Los liderazgos convencionales, inmoderados, tomados por la ambición desenfrenada, no admiten, siquiera mínimamente, la probabilidad de formar, educar y construir discípulos que continúen la marcha de los procesos iniciados. Una revolución, el camino de los cambios y las transformaciones pierden aliento cuando se desinstitucionalizan y se construyen caudillajes –o simulación de dirigentes superiores, jefes, caporales– impuestos, dóciles o contestatarios.
Los Estados se extravían en inútiles batallas, sinfín todas ellas, cuando las dirigencias reducen la comprensión del poder a una lucha de pasiones y ambiciones que glorifican, con matices de divinidad, a hombres que se visualizan imágenes delirantes de grandes líderes, aplausos y gritos de histeria en apoyos cuasi fanáticos por el gran líder, el salvador, el imprescindible. Con esa atmósfera dantesca, de tremenda veneración y culto a la personalidad, el espacio del discípulo-alumno al que se debe guiar la formación de nuevos hombres y mujeres activos y diligentes para el manejo del Estado ¿es posible?
El proyecto social y popular en Bolivia atraviesa una febril disputa interna que lo conduce –salvo oportuna y puntual intervención de la racionalidad– a una última etapa de desfondo definitivo. No será el primero, sino la reedición, una vez más, de una historia vulgarizada por desórdenes de ambiciones desmedidas. Fijaciones y obsesiones por el poder que incomprenden la necesidad del continuum histórico, que no se personaliza ni verticaliza en un solo nombre y una sola posibilidad.

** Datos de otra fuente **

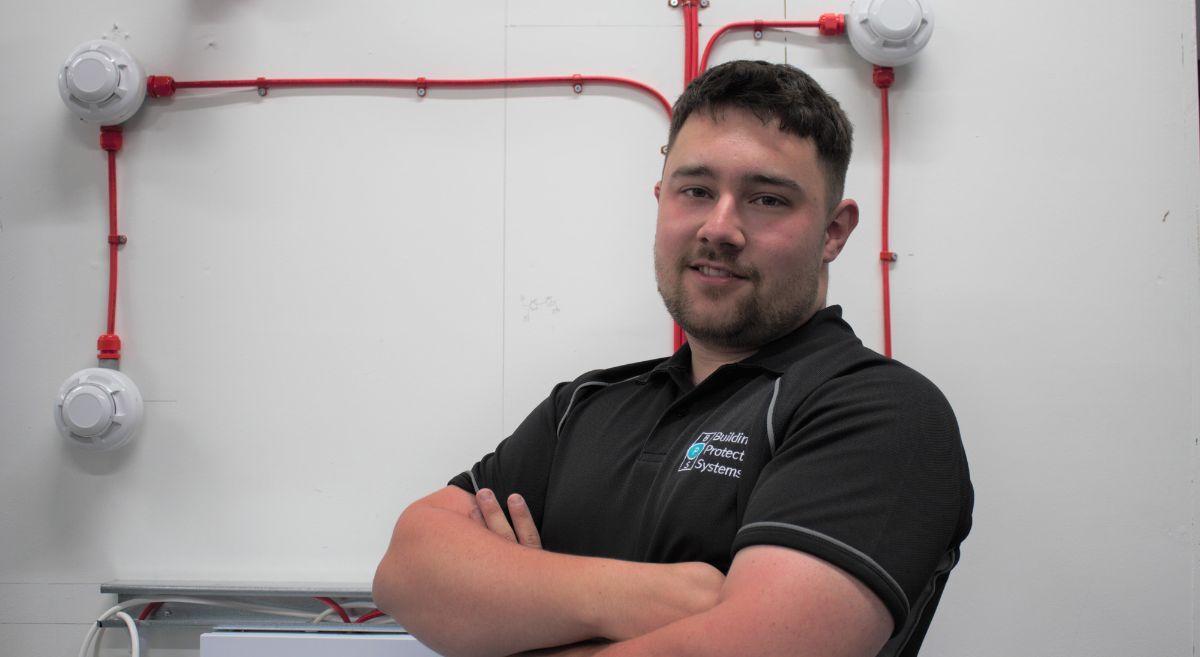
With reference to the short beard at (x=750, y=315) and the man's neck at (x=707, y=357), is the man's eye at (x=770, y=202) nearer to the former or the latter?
the short beard at (x=750, y=315)

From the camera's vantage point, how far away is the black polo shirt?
86 centimetres

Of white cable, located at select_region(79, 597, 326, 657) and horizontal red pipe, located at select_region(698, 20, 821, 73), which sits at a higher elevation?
horizontal red pipe, located at select_region(698, 20, 821, 73)

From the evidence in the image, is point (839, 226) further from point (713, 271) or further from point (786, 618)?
point (786, 618)

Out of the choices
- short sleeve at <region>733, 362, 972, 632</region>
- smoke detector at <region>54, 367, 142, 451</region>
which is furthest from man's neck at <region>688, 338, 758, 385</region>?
smoke detector at <region>54, 367, 142, 451</region>

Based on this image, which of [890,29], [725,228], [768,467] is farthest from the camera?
[890,29]

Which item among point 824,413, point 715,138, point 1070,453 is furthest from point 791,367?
point 1070,453

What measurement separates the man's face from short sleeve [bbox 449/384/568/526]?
270 millimetres

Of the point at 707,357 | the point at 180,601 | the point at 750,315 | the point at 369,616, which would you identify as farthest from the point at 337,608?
the point at 750,315

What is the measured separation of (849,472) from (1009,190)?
106 centimetres

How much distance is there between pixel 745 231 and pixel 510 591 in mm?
535

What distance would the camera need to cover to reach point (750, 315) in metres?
1.14

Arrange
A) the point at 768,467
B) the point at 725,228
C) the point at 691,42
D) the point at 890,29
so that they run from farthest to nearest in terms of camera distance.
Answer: the point at 691,42, the point at 890,29, the point at 725,228, the point at 768,467

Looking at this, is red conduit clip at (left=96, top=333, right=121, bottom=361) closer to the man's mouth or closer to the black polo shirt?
the black polo shirt

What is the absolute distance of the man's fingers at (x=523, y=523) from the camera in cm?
115
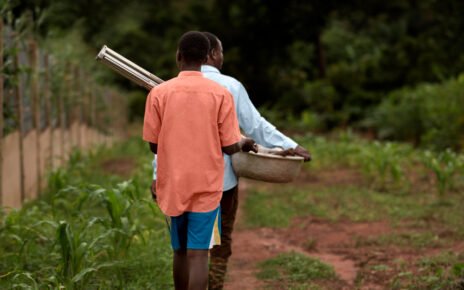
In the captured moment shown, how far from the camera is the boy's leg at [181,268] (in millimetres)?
4316

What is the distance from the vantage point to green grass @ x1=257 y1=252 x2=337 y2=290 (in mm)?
5898

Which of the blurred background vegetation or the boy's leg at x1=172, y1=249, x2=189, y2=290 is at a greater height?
the blurred background vegetation

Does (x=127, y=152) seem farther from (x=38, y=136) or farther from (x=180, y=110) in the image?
(x=180, y=110)

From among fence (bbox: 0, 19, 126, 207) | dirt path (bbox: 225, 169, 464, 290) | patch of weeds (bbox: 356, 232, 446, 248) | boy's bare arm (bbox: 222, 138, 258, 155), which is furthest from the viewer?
fence (bbox: 0, 19, 126, 207)

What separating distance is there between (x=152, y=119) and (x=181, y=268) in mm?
869

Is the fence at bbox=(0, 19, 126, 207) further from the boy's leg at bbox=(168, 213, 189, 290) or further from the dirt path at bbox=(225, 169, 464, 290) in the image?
the boy's leg at bbox=(168, 213, 189, 290)

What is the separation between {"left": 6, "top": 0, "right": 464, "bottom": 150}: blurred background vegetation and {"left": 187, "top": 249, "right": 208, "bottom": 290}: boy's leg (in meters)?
17.2

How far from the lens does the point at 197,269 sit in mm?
4145

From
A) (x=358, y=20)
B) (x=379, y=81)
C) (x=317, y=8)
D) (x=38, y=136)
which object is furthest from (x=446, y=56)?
(x=38, y=136)

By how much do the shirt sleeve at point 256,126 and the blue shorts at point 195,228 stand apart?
80 centimetres

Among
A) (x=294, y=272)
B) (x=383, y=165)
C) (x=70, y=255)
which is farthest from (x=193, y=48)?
(x=383, y=165)

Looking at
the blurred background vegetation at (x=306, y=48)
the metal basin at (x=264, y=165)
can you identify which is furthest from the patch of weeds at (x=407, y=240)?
the blurred background vegetation at (x=306, y=48)

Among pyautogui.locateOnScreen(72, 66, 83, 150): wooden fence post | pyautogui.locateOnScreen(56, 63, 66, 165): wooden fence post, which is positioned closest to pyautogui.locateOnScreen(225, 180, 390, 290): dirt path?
pyautogui.locateOnScreen(56, 63, 66, 165): wooden fence post

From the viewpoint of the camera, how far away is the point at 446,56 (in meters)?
23.0
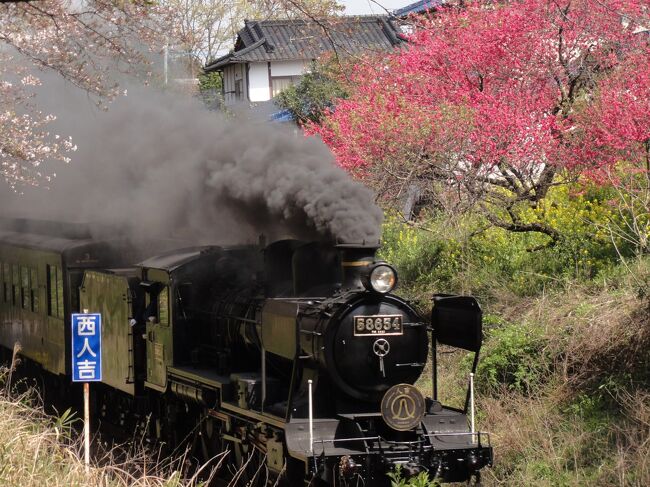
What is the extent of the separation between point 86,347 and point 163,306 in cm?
141

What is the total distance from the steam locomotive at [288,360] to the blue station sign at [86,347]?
750 millimetres

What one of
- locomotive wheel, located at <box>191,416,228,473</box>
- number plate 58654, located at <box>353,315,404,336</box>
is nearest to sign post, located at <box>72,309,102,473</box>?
locomotive wheel, located at <box>191,416,228,473</box>

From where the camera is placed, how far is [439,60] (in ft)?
54.5

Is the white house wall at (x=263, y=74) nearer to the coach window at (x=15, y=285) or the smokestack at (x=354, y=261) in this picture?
the coach window at (x=15, y=285)

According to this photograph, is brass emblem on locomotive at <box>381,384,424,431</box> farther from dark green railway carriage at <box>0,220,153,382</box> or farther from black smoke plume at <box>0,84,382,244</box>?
dark green railway carriage at <box>0,220,153,382</box>

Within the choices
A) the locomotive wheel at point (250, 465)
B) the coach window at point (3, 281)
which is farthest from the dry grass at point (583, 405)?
the coach window at point (3, 281)

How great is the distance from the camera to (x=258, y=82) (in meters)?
40.7

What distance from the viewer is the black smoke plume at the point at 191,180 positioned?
32.4 feet

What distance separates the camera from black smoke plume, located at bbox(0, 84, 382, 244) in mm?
9891

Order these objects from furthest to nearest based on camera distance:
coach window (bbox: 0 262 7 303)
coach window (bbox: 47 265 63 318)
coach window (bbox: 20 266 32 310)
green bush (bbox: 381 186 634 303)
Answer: coach window (bbox: 0 262 7 303), coach window (bbox: 20 266 32 310), coach window (bbox: 47 265 63 318), green bush (bbox: 381 186 634 303)

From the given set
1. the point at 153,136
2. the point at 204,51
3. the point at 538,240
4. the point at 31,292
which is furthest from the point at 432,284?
the point at 204,51

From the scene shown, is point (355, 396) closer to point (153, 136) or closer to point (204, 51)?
point (153, 136)

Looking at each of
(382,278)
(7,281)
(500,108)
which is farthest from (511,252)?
(7,281)

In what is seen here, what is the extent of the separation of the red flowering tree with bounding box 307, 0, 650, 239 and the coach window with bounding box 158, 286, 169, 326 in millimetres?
4974
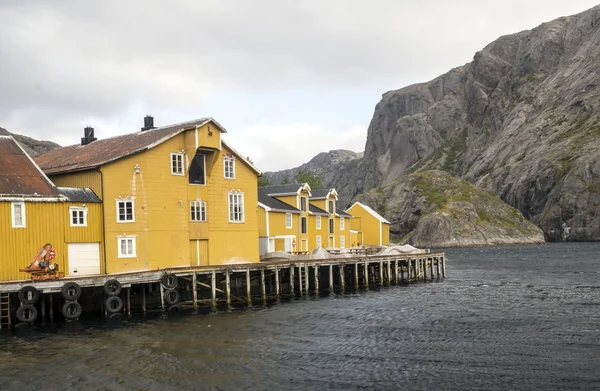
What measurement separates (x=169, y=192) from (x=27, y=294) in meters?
13.9

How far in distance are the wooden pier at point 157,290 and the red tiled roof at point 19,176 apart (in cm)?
665

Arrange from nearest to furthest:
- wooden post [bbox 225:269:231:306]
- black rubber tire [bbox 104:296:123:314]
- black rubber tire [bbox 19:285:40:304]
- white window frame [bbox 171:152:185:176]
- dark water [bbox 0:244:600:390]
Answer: dark water [bbox 0:244:600:390] < black rubber tire [bbox 19:285:40:304] < black rubber tire [bbox 104:296:123:314] < wooden post [bbox 225:269:231:306] < white window frame [bbox 171:152:185:176]

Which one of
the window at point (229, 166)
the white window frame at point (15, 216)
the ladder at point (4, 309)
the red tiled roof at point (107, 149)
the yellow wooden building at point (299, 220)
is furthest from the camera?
the yellow wooden building at point (299, 220)

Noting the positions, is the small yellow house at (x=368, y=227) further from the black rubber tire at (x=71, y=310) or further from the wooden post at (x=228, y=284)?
the black rubber tire at (x=71, y=310)

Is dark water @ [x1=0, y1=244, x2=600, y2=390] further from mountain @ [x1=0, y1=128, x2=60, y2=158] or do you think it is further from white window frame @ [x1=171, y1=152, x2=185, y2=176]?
mountain @ [x1=0, y1=128, x2=60, y2=158]

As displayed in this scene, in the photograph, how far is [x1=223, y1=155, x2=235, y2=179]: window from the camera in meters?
52.7

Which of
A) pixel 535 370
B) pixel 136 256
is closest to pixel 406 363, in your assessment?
pixel 535 370

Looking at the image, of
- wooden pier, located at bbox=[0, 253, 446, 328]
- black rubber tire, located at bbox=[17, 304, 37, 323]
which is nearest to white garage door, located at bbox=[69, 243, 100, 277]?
wooden pier, located at bbox=[0, 253, 446, 328]

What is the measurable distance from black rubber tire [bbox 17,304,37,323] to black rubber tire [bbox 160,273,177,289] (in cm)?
884

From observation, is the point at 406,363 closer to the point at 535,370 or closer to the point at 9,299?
the point at 535,370

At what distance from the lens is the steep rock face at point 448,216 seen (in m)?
158

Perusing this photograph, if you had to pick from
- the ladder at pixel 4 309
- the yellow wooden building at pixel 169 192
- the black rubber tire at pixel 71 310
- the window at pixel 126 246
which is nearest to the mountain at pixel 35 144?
the yellow wooden building at pixel 169 192

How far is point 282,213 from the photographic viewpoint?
2672 inches

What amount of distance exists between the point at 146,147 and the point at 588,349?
104ft
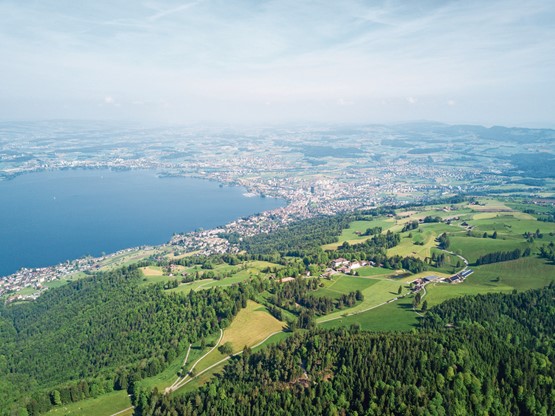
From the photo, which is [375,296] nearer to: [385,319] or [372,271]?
[385,319]

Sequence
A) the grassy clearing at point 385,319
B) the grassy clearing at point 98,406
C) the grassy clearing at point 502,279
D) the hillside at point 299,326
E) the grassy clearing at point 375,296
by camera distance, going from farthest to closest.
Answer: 1. the grassy clearing at point 502,279
2. the grassy clearing at point 375,296
3. the grassy clearing at point 385,319
4. the grassy clearing at point 98,406
5. the hillside at point 299,326

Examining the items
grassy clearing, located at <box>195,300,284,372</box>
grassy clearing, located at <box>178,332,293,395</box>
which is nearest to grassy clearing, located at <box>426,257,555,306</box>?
grassy clearing, located at <box>195,300,284,372</box>

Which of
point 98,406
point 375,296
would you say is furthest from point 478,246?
point 98,406

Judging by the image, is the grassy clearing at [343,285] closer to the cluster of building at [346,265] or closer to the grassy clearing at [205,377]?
the cluster of building at [346,265]

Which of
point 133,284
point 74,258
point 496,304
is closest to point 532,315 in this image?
point 496,304

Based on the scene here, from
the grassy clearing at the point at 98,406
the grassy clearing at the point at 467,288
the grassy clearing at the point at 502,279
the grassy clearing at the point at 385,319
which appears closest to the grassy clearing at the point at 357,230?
the grassy clearing at the point at 467,288

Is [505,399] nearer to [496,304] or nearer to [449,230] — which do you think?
[496,304]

¿Cómo se construye continuidad de los procesos transformadores? ¿Cuánto tiempo dura una revolución? ¿Y por cuánto se extiende el espacio de legitimidad de un caudillo hasta empezar a transformarse en un factor de antagonismo social e intrapartidario? Los principios de igualdad entre quienes componen el tejido social de un Estado se desintegran cuando uno de sus actores disrumpe para fundar una asimetría que refiere a un elegido sempiterno, un nombre encadenado a un imaginario inducido de “única salvación posible”.
Resistir la emergencia de otros liderazgos es aplacar la lógica del discípulo-alumno. Es encerrarse en la visión corta y reducida de que solo existe un camino factible. Es someter el pensamiento plural y diverso, las interpretaciones de coyuntura, la evaluación de las deficiencias estructurales y condicionantes del Estado y la sociedad, es reducir y concentrar todo en uno y nada por fuera de ello. Es el camino a la intolerancia, el desprecio por el otro y la no aceptación de que las mezquindades te desvían del camino correcto, ese que toman las grandes personalidades de Estado que tiene aún mayor valor cuando más cuesta de asumir. Enseñar al discípulo-alumno es lo correcto, aunque debas abandonar tus ambiciones. Hoy quien impulsó a su discípulo, incomprensiblemente comete la felonía de calumniarlo.
Antonino encaminó a Marco Aurelio en un ejemplo digno de aprender, pero también está la opción de otros, de estar más en el espacio de Nerón.
Jorge Richter, politólogo, es vocero presidencial.